— BEGIN Entries provided —

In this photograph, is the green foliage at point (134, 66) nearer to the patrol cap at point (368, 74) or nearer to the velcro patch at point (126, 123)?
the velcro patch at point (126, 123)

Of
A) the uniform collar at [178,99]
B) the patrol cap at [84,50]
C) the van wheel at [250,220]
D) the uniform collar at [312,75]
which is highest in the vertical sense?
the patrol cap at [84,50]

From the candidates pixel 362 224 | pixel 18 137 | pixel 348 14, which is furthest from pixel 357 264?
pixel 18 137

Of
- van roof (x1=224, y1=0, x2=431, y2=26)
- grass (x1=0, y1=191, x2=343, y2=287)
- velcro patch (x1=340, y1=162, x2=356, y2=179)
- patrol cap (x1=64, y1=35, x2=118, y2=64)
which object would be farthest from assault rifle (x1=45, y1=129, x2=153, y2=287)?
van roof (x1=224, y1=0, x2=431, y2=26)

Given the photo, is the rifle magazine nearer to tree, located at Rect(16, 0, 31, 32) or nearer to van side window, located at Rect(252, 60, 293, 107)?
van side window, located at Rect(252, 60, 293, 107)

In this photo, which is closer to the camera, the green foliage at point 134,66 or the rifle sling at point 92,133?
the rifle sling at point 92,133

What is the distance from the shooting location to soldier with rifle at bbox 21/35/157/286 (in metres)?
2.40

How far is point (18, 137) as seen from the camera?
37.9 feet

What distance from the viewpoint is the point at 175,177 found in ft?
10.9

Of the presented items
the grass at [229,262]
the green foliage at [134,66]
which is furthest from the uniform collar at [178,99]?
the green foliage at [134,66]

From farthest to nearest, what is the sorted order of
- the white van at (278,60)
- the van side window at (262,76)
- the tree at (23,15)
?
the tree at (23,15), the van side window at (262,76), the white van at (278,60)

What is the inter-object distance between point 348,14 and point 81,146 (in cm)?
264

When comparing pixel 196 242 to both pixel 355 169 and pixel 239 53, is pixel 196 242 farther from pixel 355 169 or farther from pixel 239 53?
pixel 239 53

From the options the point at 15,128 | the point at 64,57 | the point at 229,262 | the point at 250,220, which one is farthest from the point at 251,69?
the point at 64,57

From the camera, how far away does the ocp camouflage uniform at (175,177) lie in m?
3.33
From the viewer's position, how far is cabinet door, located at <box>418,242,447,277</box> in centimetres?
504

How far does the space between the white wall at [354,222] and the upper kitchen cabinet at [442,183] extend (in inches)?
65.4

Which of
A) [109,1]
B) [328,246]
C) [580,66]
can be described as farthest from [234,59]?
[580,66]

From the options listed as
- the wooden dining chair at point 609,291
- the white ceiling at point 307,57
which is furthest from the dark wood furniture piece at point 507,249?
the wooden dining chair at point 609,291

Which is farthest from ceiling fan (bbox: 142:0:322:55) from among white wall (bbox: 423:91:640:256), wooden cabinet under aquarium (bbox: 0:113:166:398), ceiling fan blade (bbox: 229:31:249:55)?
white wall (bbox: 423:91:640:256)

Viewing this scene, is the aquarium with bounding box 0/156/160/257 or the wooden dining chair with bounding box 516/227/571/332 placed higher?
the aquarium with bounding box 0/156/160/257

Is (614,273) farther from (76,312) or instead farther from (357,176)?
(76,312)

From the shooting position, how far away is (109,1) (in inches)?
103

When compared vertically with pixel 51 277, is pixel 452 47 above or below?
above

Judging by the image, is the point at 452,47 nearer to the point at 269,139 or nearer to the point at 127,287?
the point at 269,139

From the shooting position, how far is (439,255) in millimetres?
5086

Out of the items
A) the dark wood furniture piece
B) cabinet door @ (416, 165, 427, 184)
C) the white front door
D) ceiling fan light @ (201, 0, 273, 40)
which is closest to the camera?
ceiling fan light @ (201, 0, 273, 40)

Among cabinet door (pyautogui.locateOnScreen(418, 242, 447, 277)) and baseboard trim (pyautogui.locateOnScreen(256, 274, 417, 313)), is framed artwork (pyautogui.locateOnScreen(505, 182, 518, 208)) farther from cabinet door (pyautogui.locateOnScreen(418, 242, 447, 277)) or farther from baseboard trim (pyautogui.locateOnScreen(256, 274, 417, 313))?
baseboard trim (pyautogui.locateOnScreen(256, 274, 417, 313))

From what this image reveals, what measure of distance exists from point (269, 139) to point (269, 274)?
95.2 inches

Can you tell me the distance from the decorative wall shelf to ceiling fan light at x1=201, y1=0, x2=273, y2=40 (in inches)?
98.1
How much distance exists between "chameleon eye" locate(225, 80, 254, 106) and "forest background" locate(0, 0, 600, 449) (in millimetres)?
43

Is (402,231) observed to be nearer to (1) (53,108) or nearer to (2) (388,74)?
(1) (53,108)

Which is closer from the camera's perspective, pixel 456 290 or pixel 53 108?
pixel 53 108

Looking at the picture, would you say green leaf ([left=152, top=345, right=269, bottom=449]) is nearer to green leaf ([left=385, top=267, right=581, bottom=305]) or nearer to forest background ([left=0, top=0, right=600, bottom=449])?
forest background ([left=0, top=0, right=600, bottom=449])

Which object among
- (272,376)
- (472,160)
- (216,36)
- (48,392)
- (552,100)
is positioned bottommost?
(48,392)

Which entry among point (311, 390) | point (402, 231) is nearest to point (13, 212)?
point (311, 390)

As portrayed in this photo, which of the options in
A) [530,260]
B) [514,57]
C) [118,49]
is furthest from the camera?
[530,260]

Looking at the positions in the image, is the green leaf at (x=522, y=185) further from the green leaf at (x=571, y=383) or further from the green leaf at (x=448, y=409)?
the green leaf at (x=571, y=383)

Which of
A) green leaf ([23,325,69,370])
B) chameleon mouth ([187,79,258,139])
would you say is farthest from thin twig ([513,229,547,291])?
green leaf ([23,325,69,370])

— END Entries provided —

Problem
Please copy out the entries verbatim, from the line with "Which entry among" through the last line of the entries.

The completed task
Which entry among point (311, 390) | point (402, 231) is nearest to point (13, 212)?
point (311, 390)

As portrayed in this photo, which of the options in
A) [530,260]
B) [514,57]
C) [118,49]
is furthest from the camera?
[530,260]

Looking at the positions in the image, is the green leaf at (x=522, y=185) further from the green leaf at (x=571, y=383) or further from the green leaf at (x=448, y=409)?
the green leaf at (x=571, y=383)

Which of
A) green leaf ([23,325,69,370])
B) chameleon mouth ([187,79,258,139])
would you say is farthest from thin twig ([513,229,547,291])?
green leaf ([23,325,69,370])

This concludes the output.